═════ Dataset content ═════
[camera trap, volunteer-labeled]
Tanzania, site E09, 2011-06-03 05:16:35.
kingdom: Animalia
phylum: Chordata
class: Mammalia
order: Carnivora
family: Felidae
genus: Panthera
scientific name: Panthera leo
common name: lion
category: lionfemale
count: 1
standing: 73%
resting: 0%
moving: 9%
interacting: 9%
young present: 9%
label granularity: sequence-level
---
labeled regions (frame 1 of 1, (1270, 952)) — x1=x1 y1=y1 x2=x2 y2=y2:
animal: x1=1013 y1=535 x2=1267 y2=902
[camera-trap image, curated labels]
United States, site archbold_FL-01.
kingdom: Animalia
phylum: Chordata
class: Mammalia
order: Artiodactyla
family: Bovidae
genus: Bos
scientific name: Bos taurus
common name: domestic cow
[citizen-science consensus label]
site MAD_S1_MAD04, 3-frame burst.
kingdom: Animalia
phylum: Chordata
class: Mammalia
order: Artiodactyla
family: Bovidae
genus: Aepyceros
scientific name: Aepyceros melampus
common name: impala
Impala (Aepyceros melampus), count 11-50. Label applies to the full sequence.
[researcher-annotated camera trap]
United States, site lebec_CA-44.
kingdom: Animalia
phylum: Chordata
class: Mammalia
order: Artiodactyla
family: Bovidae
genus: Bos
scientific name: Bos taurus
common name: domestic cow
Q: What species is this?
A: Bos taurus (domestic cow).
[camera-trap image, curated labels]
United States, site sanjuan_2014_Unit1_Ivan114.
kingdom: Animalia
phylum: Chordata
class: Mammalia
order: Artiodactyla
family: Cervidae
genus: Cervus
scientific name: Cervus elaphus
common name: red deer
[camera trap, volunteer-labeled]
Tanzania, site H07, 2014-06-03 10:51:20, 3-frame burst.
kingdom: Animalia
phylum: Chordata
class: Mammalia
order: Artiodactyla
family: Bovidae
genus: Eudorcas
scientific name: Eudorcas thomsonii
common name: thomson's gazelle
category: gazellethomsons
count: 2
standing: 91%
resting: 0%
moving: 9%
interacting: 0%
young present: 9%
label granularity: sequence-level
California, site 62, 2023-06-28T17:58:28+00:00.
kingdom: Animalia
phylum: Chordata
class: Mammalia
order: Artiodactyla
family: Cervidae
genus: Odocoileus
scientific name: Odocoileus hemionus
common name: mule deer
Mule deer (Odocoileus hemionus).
═════
* _What you will do_:
The result should be the lines from the line with "California, site 62, 2023-06-28T17:58:28+00:00." to the last line of the material, returned exactly and without any other line.

* _Task result_:
California, site 62, 2023-06-28T17:58:28+00:00.
kingdom: Animalia
phylum: Chordata
class: Mammalia
order: Artiodactyla
family: Cervidae
genus: Odocoileus
scientific name: Odocoileus hemionus
common name: mule deer
Mule deer (Odocoileus hemionus).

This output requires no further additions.